Murat KİBRİTOĞLU/ADANA, () - ADANA, Mersin ve Hatay'ın da içinde bulunduğu bölgede araştırma yapan Ankara Üniversitesi Ziraat Fakültesi Tarım Ekonomisi Bölümü öğretim görevlisi Prof. Dr. Bülent Gülçubuk, tarımsal desteklerdeki artışın, dövizdeki yükselişe yetişemediği için çiftçinin giderek yoksullaştığını söyledi.

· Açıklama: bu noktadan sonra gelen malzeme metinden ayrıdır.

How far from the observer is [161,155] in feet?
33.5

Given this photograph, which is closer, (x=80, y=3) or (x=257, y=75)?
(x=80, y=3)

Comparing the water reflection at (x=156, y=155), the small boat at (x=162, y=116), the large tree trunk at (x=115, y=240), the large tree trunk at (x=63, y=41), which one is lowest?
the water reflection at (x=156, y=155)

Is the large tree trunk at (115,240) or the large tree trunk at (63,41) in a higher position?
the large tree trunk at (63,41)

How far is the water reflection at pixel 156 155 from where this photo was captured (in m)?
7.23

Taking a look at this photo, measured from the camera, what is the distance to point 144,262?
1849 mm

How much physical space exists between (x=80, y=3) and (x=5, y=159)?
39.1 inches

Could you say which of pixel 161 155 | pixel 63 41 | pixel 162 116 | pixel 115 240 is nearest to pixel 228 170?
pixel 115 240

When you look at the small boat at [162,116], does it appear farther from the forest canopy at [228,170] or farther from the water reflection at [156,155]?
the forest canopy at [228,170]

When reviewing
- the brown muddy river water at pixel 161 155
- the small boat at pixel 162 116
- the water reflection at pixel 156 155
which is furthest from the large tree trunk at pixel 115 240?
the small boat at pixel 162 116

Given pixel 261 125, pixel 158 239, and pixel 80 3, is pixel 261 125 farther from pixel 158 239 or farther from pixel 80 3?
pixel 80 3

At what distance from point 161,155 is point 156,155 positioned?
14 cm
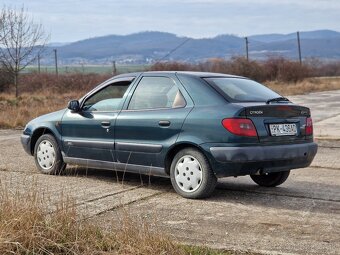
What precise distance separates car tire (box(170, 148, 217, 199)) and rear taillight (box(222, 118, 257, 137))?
1.57ft

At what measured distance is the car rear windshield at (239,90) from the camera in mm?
6941

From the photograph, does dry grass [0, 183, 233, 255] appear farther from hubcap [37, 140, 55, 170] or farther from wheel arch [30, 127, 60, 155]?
wheel arch [30, 127, 60, 155]

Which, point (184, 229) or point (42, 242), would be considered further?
point (184, 229)

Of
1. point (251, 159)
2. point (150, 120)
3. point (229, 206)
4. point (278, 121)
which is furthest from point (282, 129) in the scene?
point (150, 120)

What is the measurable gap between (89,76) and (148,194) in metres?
33.9

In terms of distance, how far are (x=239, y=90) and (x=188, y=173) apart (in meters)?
1.23

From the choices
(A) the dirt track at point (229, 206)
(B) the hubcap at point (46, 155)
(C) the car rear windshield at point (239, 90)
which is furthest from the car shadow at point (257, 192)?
(C) the car rear windshield at point (239, 90)

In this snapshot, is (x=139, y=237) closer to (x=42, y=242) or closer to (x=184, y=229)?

Türkiye nüfusun yüzde 21.3'nün yani 16 milyon 600 bin kişinin tarım ile geçimini sağladığını belirten Gülçubuk, bu kesimin milli gelirinin her geçen gün azaldığını belirtti. Gülçubuk, "16.6 milyon nüfus iyimser bir söylemle 45- 47 milyar doları paylaşacak ki bu da tarımda kişi başına yaklaşık 2 bin 800 dolar gelir demektir. Tarım nüfusu ne yazık ki ülke ortalamasının üçte birinden daha az milli gelire sahip ve yoksulluğu paylaşıyor. Tarım işletmelerinin yüzde 90'ının küçük işletme olduğu dikkate alınırsa tarım ile uğraşan nüfusun üçte ikisinden fazlasının yıllık milli geliri 2 bin doları bile bulmamaktadır. Dövizdeki artış ile birlikte mazot, gübre, tohum gibi girdi fiyatları da artacağı için tarımdaki yoksullaşma kaçınılmaz olacak" dedi.
GELİR KAYBI ÖNLENEBİLİR
Çiftçinin döviz artışı karşısındaki gelir kaybının mısır destekleme alım fiyatının açıklanmasıyla engellenebileceğini savunan Gülbuçuk şöyle devam etti:
"2014 yılında prim ile birlikte mısır alım fiyatı tonu 720 TL'dir. 2015 yılında ise bu miktar tonu 765 TL'ye yükselmiştir. Yani, yüzde 6.2 oranında bir fiyat artışı olmuştur. Oysa aynı dönemde dolardaki artış yüzde 30'ları yakalamıştır. Girdi kullanımı açısından gübre fiyatı üzerinden örnek verilecek olursak; Ocak-2015'te tonu 1.550 TL olan fiyat, hemen mart ayında 1.650 TL'ye yükselmiş ve daha sonra dolardaki yükseliş ile birlikte 1.800 TL ton sınırına kadar gelmiştir. Yani, 8 ayda gübrede yüzde 15'e varan artışlar yaşanmıştır. Bu durumda çiftçi bir yandan girdi fiyatlarındaki artış ile daha yüksek maliyetle üretimde bulunurken diğer yandan dövizdeki artış ve bunun karşılığında düşük destekleme fiyatı marjları ile daha da az gelir elde etmekte ve yoksullaşmaktadır. Bu durumdan en çok etkilenenler küçük ve orta ölçekli çiftçiler olup, bu durum hem aile çiftçiliğinin geleceği hem de temel ürünlerde gıda güvencesi açısından tehdit oluşturmaktadır."